Critique Aeon's End [2018]
Avis critique rédigé par Christophe H. le samedi 22 septembre 2018 à 09h00
La fin n'est que le commencement
Aeon's End est un jeu édité dans sa version française par Matagot. Il s’agit d’un deck-building coopératif dans lequel les joueurs doivent, ensemble, venir à bout d’une Némésis gérée de manière autonome. Pour ce faire, les alliés vont devoir monter en puissance au fur et à mesure de la partie et vaincre leur ennemi avant que celui-ci ne détruise la dernière cité du Monde-qui-fût : « Gravehold ».
Vous le sentez le côté "acculé et sans espoir" sur la boite ?
Avant de s’intéresser aux règles, je vais développer un brin le contexte d’Aeon’s End car il prend toute son importance dans les mécaniques et les sensations de jeu que l’on peut ressentir durant les parties. Dans un monde Post-Apocalypse/Fantastique, une dernière cité souterraine du nom de Gravehold lutte pour sa survie face aux Sans-Noms, des créatures maléfiques cherchant à la détruire.

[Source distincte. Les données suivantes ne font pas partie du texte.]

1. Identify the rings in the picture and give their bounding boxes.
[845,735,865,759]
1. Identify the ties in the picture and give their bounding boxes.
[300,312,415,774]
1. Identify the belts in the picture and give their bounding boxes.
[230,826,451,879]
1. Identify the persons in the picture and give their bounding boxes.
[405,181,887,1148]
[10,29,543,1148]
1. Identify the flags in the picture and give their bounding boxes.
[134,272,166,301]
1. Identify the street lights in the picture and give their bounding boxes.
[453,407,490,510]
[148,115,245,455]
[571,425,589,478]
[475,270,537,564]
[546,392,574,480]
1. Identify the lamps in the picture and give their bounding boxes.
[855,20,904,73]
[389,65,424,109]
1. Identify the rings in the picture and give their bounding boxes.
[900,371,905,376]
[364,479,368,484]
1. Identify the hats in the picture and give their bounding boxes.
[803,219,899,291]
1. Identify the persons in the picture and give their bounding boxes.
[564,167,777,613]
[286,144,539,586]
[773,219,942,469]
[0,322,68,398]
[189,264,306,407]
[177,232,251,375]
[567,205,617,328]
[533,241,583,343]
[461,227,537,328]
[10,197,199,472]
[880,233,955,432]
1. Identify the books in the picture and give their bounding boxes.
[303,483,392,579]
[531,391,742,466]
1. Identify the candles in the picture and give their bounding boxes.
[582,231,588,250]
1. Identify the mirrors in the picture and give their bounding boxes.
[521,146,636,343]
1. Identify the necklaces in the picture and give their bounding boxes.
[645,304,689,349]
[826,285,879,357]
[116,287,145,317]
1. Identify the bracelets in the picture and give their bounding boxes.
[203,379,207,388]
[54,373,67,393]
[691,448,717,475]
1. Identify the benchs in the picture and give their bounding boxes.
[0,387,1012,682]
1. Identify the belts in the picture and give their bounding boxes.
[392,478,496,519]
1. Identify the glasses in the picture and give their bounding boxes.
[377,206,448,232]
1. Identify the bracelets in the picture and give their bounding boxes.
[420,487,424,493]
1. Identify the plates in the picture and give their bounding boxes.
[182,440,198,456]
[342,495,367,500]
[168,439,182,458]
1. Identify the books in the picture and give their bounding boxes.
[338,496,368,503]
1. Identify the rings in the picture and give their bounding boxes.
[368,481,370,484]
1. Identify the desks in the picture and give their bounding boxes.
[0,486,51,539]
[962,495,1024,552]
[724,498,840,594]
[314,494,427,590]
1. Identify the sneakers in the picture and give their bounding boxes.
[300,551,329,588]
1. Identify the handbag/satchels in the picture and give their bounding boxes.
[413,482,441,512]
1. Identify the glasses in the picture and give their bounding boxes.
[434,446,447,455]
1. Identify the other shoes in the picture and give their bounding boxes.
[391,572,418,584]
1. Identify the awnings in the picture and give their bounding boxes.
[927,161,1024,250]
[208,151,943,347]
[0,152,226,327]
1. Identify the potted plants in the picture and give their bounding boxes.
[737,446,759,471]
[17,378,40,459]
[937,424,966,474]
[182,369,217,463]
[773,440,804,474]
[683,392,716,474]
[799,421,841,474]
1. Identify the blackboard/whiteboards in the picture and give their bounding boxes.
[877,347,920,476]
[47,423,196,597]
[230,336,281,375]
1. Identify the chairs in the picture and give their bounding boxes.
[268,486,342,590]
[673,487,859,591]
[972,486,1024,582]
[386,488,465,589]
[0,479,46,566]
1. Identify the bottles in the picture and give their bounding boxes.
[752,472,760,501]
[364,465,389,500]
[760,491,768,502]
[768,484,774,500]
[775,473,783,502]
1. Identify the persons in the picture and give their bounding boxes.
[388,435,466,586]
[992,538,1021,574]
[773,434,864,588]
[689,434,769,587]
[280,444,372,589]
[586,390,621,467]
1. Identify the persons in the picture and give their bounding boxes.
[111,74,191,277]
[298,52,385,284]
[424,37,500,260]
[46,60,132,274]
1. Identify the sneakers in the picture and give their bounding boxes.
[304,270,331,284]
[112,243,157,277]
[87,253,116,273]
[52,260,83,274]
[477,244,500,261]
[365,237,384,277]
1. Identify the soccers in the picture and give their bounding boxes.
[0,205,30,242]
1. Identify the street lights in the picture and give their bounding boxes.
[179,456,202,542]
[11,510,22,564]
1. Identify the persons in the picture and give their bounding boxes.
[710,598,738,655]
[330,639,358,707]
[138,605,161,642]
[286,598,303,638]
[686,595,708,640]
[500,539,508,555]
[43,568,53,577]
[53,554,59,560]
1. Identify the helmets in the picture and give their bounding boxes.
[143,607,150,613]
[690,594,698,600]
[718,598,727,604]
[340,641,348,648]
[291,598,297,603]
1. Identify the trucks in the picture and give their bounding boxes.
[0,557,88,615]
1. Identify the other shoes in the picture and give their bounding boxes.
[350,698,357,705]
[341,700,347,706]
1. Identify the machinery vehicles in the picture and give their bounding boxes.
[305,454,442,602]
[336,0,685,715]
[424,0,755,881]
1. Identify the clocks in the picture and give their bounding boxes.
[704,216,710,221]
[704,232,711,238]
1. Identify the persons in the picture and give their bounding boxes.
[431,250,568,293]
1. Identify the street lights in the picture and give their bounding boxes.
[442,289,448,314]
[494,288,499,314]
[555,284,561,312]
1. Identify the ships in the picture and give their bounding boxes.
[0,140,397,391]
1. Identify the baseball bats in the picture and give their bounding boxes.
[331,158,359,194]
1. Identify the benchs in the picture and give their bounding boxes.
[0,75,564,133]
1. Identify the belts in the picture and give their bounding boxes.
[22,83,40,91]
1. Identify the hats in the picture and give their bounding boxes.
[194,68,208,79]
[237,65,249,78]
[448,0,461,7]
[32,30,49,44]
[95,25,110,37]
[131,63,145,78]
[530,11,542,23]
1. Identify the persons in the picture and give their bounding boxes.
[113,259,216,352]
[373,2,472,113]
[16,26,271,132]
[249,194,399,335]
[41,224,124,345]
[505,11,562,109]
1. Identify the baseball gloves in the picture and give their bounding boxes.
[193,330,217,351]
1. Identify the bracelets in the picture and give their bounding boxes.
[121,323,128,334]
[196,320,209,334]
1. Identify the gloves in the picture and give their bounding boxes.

Pour cela, ces dernières utilisent des brèches leur permettant de se déplacer. Et c’est là que vous, joueurs, intervenez. Vous incarnerez les défenseurs, les derniers remparts de Gravehold. Ces brèches, vous allez vous en servir, puiser dans leur éther la possibilité de les utiliser pour lancer de puissants sorts qui affecteront la Némésis, ses menaces ou vous-même (notamment par le biais de soin ou de pioche). L’univers est très présent lors d’une partie. Les textes de présentation, le système de brèches, les illustrations et le contexte font d'Aeon’s End un jeu immersif.
En ouvrant la boite, la première chose que l’on voit est un panneau « stop » sur une feuille. Sur celle-ci sont indiqués les conseils de mise en place pour une première partie. Il ne s’agit pas des règles mais juste le matériel que vous devrez utiliser pour découvrir le jeu « en douceur » (vous noterez les guillemets). Même si optionnelle, je conseille de faire cette « partie d’initiation » avant toute autre, elle permet d’avoir un aperçu de ce que le jeu a à proposer sans trier l’ensemble des cartes avant de se lancer.
La mise en place se fait en suivant le guide, à savoir que chaque joueur choisi un plateau de personnage parmi les huit de la boite (quatre sont conseillés pour la première partie), construit sa main de départ et sa pioche uniques et installe les quatre brèches dans la position adéquate. Puis, chaque joueur prend un numéro de 1 à 4 qu’il conservera pour la partie et qui servira à déterminer l’initiative. Celle-ci sera déterminée aléatoirement à chaque tour, et sera générée sous la forme d’un paquet de cartes correspondant au numéro des joueurs et à la Némésis. Le côté aléatoire de l’ordre du tour donne un plus certain au jeu. On se surprend à espérer que le prochain à jouer ne soit pas la Némésis, c’est bien trouvé et ça fait monter doucement la tension dramatique.
Chaque personnage étant différent, les plateaux contiennent toutes les informations nécessaires pour une mise en place rapide et individuelle.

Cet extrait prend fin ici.